Maior campeão egípcio, o Al Ahly ratificou a sua hegemonia no país na última semana. Os Diabos Vermelhos chegaram ao 39° título nacional, bicampeões da Premier League. A conquista desta temporada, entretanto, teve uma marca um tanto quanto especial. O técnico Hossam El-Badry montou uma defesa cujos números são raríssimos na história das ligas nacionais pelo mundo. A equipe sofreu míseros nove gols em 30 rodadas disputadas até o momento, com mais quatro jogos por fazer. Curiosamente, a partida que selou a festa teve um dos “piores” desempenhos da zaga, no empate por 2 a 2 com o Misr Lel Makasa.

Defensor emblemático o do Al Ahly até os anos 1980, El Badry retornou ao clube no início desta temporada. Veio para substituir Martin Jol, que, apesar de levar a liga em 2016, não vinha agradando e pediu demissão após uma enorme confusão causada pela torcida durante um treinamento. E o novo comandante soube extrair o melhor de seu elenco, na terceira passagem pelo banco dos Diabos Vermelhos. Superou desfalques importantes ao longo da campanha e viu o zagueiro Saad Samir ascender como novo xerife da equipe. Colheu resultados impressionantes.

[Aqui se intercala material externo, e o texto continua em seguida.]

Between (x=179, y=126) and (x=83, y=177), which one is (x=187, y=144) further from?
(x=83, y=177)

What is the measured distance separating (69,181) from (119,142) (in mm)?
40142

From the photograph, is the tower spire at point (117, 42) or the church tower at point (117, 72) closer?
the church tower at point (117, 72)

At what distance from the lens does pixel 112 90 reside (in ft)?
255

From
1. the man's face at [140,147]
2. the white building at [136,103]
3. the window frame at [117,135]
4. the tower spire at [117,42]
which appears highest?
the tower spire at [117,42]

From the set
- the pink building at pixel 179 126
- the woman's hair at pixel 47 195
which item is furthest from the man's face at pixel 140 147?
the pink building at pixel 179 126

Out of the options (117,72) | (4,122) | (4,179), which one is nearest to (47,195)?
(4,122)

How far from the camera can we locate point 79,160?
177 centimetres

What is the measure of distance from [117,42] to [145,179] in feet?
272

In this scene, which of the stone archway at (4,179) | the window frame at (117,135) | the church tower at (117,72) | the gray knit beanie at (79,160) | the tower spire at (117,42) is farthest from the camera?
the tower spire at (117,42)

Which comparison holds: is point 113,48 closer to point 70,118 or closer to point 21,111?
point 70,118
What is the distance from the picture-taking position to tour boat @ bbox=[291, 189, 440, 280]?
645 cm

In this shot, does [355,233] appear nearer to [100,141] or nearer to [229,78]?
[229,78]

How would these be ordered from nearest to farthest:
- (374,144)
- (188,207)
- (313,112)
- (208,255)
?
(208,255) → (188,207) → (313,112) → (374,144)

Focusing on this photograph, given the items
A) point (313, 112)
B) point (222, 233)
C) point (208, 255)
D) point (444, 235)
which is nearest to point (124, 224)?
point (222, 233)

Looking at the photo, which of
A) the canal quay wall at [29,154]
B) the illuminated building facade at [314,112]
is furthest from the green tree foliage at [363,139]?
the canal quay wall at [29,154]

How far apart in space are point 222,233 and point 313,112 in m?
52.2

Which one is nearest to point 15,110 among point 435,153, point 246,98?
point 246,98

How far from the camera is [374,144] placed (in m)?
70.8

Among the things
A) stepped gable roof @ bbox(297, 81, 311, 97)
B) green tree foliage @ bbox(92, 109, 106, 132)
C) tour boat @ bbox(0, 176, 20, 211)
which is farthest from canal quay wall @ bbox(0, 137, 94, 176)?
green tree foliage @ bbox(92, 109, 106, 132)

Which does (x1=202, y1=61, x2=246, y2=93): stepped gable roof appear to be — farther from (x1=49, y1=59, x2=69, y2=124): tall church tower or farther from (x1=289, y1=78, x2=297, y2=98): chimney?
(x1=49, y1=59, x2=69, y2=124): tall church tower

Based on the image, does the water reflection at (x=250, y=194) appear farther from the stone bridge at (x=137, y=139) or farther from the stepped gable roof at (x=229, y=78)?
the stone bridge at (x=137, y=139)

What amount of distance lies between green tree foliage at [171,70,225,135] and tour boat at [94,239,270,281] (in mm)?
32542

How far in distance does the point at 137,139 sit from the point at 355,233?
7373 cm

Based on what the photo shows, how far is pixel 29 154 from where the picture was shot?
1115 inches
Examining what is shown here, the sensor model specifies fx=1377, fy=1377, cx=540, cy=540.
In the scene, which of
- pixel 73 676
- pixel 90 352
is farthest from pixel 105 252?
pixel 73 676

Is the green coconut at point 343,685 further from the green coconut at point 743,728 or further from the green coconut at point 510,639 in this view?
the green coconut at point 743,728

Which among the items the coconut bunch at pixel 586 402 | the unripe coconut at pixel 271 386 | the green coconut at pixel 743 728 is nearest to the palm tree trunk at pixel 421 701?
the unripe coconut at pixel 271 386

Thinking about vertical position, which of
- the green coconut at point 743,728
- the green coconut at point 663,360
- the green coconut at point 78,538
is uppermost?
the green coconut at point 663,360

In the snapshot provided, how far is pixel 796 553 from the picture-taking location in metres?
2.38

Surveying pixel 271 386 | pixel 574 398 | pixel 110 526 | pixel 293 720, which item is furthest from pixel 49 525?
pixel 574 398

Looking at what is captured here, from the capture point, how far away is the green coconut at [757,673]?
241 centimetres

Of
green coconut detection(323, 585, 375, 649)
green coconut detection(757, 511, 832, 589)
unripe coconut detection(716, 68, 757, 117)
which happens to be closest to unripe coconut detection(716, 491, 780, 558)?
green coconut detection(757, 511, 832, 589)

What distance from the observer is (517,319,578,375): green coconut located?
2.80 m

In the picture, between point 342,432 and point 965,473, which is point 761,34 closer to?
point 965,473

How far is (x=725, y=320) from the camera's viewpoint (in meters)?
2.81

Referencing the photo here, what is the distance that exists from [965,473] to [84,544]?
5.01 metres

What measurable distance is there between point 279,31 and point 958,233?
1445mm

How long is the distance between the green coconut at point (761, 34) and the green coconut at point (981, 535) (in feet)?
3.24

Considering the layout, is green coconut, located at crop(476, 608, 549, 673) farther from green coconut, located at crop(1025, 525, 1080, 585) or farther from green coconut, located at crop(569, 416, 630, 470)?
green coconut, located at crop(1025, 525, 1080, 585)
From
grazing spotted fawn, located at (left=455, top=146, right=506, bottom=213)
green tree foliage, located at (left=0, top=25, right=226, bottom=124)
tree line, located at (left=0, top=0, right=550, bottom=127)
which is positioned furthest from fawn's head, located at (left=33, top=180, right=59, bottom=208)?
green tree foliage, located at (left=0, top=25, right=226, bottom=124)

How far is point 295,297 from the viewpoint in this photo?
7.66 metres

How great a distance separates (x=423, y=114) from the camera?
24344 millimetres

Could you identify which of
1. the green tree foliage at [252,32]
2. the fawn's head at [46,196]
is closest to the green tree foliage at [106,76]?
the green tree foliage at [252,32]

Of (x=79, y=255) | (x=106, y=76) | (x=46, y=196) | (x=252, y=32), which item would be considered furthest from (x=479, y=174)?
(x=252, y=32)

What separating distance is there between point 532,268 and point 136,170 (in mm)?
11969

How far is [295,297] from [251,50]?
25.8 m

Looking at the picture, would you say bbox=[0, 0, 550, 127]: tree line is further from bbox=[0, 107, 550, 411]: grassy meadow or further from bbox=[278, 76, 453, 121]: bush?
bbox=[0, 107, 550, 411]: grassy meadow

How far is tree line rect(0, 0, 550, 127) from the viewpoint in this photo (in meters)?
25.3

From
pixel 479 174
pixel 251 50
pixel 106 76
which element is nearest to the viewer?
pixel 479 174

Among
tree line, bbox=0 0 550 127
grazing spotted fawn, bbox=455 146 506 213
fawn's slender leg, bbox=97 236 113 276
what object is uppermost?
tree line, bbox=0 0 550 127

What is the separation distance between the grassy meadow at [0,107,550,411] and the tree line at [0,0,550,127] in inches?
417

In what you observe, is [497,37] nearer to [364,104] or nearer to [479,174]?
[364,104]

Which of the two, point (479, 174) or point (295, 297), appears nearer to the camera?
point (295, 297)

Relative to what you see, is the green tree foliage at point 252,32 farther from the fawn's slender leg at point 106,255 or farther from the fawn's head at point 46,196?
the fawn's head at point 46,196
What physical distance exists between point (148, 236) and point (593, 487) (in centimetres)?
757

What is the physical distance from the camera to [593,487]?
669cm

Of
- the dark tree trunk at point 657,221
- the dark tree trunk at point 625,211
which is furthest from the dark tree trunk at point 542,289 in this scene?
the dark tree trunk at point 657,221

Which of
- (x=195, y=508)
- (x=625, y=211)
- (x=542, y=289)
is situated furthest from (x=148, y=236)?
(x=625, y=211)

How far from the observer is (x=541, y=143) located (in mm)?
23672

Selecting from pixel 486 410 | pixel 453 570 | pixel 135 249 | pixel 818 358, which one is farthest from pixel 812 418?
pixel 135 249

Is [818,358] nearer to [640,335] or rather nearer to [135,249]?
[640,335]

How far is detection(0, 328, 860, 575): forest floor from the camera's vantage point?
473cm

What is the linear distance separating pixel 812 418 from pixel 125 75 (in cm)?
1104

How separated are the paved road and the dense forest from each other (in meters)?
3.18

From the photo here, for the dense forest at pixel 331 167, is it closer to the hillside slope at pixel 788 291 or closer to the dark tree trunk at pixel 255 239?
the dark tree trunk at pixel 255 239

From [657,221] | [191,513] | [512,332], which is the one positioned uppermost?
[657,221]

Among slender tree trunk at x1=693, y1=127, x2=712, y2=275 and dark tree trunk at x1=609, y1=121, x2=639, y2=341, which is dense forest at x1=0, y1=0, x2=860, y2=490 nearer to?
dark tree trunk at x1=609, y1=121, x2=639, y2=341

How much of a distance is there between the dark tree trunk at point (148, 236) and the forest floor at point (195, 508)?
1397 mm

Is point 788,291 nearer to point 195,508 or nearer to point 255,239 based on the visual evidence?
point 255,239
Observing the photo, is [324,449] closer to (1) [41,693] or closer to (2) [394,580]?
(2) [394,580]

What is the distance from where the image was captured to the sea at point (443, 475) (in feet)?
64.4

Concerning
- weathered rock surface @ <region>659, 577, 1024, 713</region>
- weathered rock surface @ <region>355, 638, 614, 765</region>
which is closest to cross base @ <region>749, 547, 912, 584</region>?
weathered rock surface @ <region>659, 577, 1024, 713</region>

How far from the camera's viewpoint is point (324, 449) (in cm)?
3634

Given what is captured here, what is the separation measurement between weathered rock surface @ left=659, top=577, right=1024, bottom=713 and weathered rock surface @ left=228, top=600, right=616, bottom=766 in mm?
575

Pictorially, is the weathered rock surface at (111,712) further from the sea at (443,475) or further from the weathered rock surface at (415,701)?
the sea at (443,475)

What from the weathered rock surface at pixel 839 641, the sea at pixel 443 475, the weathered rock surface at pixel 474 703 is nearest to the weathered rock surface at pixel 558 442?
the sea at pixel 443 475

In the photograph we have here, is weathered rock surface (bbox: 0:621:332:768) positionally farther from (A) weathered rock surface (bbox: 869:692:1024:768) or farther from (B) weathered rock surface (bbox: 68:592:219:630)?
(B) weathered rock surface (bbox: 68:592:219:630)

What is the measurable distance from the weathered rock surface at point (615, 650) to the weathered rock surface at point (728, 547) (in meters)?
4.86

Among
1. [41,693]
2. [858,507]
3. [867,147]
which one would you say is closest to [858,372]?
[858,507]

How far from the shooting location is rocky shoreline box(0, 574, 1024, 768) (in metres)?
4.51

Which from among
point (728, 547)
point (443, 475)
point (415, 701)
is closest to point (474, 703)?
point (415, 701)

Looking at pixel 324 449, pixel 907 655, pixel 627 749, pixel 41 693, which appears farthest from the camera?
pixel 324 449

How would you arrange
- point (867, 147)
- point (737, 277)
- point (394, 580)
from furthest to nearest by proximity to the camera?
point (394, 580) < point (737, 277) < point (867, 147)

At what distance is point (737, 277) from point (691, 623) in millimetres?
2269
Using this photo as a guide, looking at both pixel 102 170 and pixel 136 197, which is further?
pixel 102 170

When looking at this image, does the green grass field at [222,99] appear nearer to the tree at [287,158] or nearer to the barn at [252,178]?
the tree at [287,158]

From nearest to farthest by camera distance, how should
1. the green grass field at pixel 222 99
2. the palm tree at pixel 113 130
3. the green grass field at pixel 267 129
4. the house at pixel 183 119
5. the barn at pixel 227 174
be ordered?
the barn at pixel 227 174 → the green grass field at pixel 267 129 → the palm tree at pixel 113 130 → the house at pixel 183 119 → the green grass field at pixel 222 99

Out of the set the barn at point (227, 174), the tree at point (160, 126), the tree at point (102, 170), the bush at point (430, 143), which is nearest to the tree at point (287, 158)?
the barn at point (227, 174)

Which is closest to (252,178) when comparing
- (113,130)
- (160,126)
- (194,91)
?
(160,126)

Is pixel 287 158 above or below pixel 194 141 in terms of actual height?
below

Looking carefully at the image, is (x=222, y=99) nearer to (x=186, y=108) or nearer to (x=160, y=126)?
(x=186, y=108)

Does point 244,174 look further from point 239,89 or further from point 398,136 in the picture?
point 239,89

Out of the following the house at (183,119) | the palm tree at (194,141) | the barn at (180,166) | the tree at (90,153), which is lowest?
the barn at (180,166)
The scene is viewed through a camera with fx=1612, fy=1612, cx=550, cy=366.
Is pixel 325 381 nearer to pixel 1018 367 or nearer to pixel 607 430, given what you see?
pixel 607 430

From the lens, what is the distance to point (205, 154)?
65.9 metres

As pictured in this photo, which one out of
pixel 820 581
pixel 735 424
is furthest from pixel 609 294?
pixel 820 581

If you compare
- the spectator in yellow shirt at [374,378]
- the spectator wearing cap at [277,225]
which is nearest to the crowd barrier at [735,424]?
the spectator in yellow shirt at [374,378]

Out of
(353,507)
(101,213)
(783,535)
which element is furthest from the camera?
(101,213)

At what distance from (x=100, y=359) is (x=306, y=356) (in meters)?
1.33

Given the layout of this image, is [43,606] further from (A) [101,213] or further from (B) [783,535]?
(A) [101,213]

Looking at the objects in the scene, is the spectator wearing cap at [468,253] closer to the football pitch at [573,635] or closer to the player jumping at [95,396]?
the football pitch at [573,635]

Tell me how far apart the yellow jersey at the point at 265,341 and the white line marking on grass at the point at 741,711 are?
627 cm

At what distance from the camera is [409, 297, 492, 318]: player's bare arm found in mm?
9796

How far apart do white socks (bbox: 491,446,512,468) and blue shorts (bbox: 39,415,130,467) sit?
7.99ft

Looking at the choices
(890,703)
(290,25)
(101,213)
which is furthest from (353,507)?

Sem a concorrência do rival Zamalek, em campanha modesta, o Al Ahly sobrou e segue invicto no Campeonato Egípcio. Ganhou 23 de seus primeiros 30 jogos, sempre contando com a solidez de sua defesa. Em 23 dessas partidas, sendo 20 vitórias e três empates, o clube da capital não sofreu um gol sequer. Entre novembro e abril, o time chegou a tomar apenas um gol em 18 partidas consecutivas. Segurança impressionante, que encaminhou a taça. Na temporada passada, por exemplo, foram 24 gols levados em 34 rodadas. Para efeito de comparação, na história das cinco grandes ligas europeias, nunca houve uma defesa tão difícil de ser batida, com média igual ou inferior a 0,3 gols sofridos por jogo.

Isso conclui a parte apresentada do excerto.